Он прижался губами к ее макушке, погладил ладонями ее спину.

— Я не злюсь на тебя, Персефона.

— А должен, — она шмыгнула и вытерла нос об его тунику. — Она это не заслужила. Я даже не помню, как сделала это. Я злилась, что она назвала меня ребенком. Сказала, что я не пойму, чего ты хочешь, и что только она может тебя удовлетворить. И я… я…

Он разозлился от таких слов. Было время, когда он хотел Минту. Он злился и пытался стать другим, но все еще держался за прошлое. Он злился все время, когда любил Минту.

Аид смотрел на вход в Тартар, видел то же, что и Персефона. Отражение того, что он сделал неправильно в жизни.

— Минта застряла в прошлом, — сказал он. — Века назад я не был достоин тебя. Когда я злился на судьбу и мир, меня могла успокоить лишь та, кто был разбит так же, как и я. Мы были плохи друг для друга, и мы ухудшали жизни друг друга.

— Не заставляй меня жалеть ее, — сказала она.

— Ты должна. Я знаю, что ты обладаешь состраданием, любимая, а Минта была разбитой женщиной, которая не хотела меняться. Она жила в той тьме, тянула ее за собой. Этот яд опасен, а порой заманчив.

Она прижала ладонь к лицу, пряча глаза от его взгляда.

— А я не помогла ей, а превратила в мяту и растоптала. Я все еще ощущаю ее липкость на пятке.

Фу, это было ужасно помнить. Он мог лишь представить, как это давило на ее разум и душу.
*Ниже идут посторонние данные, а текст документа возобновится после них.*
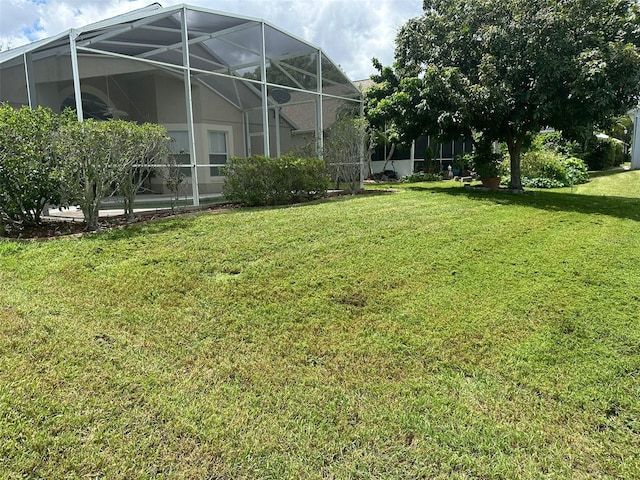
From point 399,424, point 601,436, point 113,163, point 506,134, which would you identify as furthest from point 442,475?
point 506,134

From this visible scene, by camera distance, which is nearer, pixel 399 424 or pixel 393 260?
pixel 399 424

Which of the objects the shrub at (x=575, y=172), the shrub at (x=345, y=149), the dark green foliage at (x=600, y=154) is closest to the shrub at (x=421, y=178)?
the shrub at (x=575, y=172)

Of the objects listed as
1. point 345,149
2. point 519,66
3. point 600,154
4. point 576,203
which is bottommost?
point 576,203

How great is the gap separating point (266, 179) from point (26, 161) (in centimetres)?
440

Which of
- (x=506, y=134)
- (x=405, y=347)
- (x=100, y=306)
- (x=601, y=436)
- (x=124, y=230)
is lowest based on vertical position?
(x=601, y=436)

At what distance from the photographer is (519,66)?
10289mm

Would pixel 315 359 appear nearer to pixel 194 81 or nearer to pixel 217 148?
pixel 194 81

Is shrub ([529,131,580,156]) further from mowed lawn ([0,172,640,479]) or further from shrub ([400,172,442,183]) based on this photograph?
mowed lawn ([0,172,640,479])

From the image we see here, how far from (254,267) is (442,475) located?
2.95 metres

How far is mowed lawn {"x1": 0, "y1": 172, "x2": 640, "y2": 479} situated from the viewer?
2.19 meters

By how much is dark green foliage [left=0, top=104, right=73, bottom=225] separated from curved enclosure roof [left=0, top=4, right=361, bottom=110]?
234 cm

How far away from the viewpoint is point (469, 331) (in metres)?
3.47

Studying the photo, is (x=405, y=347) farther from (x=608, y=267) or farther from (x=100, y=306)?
(x=608, y=267)

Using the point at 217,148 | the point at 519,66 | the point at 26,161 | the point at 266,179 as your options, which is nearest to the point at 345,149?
the point at 266,179
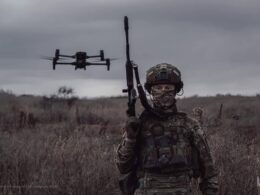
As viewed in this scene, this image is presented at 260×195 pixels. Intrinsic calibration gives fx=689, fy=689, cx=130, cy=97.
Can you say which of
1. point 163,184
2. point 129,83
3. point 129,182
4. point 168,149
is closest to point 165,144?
point 168,149

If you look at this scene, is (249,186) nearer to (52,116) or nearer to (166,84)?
(166,84)

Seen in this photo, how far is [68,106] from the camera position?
36.9 metres

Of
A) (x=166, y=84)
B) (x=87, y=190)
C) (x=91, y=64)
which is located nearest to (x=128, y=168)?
(x=166, y=84)

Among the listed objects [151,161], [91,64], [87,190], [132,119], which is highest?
[91,64]

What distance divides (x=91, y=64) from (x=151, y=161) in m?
1.84

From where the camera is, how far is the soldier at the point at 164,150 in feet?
17.8

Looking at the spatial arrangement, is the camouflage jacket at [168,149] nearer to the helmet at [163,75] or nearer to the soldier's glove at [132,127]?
the soldier's glove at [132,127]

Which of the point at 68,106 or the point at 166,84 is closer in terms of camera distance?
the point at 166,84

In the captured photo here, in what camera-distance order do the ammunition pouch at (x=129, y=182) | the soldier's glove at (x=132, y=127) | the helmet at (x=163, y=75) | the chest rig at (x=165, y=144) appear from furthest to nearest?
1. the ammunition pouch at (x=129, y=182)
2. the helmet at (x=163, y=75)
3. the chest rig at (x=165, y=144)
4. the soldier's glove at (x=132, y=127)

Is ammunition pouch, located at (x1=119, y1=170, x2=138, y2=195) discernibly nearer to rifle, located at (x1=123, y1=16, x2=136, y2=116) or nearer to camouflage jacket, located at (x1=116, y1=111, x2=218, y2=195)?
camouflage jacket, located at (x1=116, y1=111, x2=218, y2=195)

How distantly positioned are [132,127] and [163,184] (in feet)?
1.79

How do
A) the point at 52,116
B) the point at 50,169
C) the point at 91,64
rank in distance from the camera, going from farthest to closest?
the point at 52,116 < the point at 50,169 < the point at 91,64

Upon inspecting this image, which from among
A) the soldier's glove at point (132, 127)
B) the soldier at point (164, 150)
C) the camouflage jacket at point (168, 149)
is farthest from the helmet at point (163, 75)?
the soldier's glove at point (132, 127)

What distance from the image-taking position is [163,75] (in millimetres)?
5516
Аид погладил ее по спине, притягивая еще ближе к себе.

— Я не виню тебя.

— Я не знаю, почему сделала это. Я не как другие олимпийцы, — она поежилась. — Наказывать ее ощущалось неправильно и правильно одновременно.

— Когда ты поймешь, что во всех нас есть немного олимпийцев? — Аид указал на Тартар. — И часть от них. Опасных богов. Жутких чудищ. То, что ты можешь быть жестокой, не делает тебя менее доброй.
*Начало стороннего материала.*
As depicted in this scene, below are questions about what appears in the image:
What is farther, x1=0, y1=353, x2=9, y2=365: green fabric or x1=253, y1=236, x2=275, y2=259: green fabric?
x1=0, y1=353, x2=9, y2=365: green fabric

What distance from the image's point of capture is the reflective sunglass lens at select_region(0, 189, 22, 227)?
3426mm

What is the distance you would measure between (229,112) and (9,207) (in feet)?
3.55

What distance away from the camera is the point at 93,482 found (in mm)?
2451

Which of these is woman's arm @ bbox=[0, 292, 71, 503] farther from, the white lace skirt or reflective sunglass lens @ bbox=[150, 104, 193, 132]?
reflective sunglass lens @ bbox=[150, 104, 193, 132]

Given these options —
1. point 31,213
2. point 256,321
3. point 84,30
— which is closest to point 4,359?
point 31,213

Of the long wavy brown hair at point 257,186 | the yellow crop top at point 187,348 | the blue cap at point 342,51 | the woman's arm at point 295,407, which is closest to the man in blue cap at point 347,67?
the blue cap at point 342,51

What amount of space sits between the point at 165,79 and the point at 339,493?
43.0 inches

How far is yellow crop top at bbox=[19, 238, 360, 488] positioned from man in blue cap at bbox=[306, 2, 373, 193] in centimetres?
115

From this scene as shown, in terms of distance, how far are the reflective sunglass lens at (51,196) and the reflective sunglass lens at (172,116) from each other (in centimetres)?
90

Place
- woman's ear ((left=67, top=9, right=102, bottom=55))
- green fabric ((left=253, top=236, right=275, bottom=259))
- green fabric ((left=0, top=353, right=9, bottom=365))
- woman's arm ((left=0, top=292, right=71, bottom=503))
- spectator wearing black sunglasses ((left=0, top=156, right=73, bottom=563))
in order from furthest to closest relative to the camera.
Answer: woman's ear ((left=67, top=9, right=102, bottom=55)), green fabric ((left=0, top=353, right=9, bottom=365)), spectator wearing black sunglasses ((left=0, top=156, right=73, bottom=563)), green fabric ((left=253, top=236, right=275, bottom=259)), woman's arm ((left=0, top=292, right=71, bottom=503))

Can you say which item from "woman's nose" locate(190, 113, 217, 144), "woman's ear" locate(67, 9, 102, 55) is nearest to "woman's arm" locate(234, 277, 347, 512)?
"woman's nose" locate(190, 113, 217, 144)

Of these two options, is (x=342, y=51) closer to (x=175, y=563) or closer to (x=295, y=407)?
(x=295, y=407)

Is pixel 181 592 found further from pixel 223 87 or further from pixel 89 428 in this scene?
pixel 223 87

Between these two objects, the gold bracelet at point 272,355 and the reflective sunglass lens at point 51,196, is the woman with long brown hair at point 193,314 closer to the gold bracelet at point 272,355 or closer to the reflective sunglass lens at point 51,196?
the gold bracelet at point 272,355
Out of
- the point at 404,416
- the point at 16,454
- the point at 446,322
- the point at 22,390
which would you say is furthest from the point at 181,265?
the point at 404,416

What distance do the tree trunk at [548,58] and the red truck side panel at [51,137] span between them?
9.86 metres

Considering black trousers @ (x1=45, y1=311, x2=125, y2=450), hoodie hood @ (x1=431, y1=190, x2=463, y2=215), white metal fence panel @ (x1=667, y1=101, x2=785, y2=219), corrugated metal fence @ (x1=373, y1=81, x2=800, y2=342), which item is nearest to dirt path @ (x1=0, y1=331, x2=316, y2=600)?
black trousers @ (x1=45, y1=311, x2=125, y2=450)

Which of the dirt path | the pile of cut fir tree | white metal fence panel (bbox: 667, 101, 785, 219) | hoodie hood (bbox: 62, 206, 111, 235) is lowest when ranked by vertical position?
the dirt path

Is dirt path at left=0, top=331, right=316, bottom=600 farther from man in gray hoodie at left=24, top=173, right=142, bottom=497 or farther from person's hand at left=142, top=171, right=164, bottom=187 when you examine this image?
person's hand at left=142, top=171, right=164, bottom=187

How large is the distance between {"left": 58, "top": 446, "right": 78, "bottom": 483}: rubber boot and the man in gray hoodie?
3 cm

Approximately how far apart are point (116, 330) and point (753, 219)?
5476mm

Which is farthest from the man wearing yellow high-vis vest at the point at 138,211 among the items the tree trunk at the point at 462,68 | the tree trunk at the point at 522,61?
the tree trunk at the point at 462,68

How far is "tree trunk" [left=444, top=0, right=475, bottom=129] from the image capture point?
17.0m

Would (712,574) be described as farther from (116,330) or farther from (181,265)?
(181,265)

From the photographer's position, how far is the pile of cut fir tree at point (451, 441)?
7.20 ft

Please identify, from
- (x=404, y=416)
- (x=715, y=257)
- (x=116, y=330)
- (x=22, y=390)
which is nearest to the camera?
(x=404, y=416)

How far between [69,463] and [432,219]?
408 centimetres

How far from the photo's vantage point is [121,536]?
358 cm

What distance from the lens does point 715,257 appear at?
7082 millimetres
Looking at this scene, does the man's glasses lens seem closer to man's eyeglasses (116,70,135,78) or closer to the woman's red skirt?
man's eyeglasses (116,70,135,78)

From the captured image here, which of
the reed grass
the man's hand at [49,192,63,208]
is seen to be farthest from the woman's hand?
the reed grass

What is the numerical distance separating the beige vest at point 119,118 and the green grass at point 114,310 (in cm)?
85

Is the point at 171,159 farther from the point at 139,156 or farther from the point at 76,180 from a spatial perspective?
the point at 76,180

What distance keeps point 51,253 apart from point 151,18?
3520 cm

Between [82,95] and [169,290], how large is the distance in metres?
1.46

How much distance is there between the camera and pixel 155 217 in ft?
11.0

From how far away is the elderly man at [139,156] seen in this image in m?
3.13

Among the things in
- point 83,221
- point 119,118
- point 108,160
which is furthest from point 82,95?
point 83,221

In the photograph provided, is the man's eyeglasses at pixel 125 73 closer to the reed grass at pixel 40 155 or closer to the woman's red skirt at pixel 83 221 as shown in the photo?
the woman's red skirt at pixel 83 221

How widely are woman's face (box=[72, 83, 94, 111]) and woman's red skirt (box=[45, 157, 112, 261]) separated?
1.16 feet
Она уткнулась лицом в его шею, и он обнимал ее, пока она не уснула от слез. Он встал с ней на руках и посмотрел на Цербера, тот заскулил у его ног.

— Знаю, — сказал он. — Просто отнесем ее домой.

ГЛАВА 42

Персефона встала слишком рано, вокруг никого не было, Когда она выскользнула из кровати, Аид спал. Он повернулся, вытянув руку к ней, но не проснулся. Она надеялась, что он полежит так немного. Тени под его глазами тревожили ее, он отчаянно нуждался в отдыхе.

Она не могла спать, ребенок шевелился в животе, и кожа там была напряжена. Она месяцами носила ребенка и была готова уже держать его в руках.

Потирая живот, Персефона скривилась от боли, пронзившей между ногами до поясницы. Такого было много в последнее время. Помогала только ходьба.

И она много ходила.

Прижав ладонь к пояснице, Персефона ковыляла от замка к рекам. Она ходила в последнее время вдоль них, смотрела, что они ей принесут. Каждая река была со своими тайнами, которые никто не видел раньше.

Но сегодня она решила, что Кокитос успокоит ее лучше. Воющая река была местом исцеления тех, кому нужно было поплакать. Боль била Персефону до колен, и ей нужно было утешение.

Каждый шаг ослаблял напряжение в спине, но боль между ногами не пропадала.

— Ну же, — бормотала она, прижав другую ладонь к животу. — Рожать еще рано. Устройся так, как удобнее для твоей бедной мамы, ладно?

Ребенок снова подвинулся и замер.

У Персефоны будто остановилось сердце. Она не понимала, как сильно двигался ребенок. Он постоянно ерзал или стучал пальцами в ее утробе. Но теперь он застыл, и она могла лишь надеяться, что ребенок спал.

Потирая выпирающий живот, Персефона тихо напела.

— Где ты, цветочек? — прошептала она. — Мне нужно снова ощутить твои движения.

Персефона не знала, сколько шла по пляжу. Кокитос постоянно напоминал, что она была не одна. Горе множества женщин составляло ей компанию, пока она не подошла близко к водам, где ее забрызгало.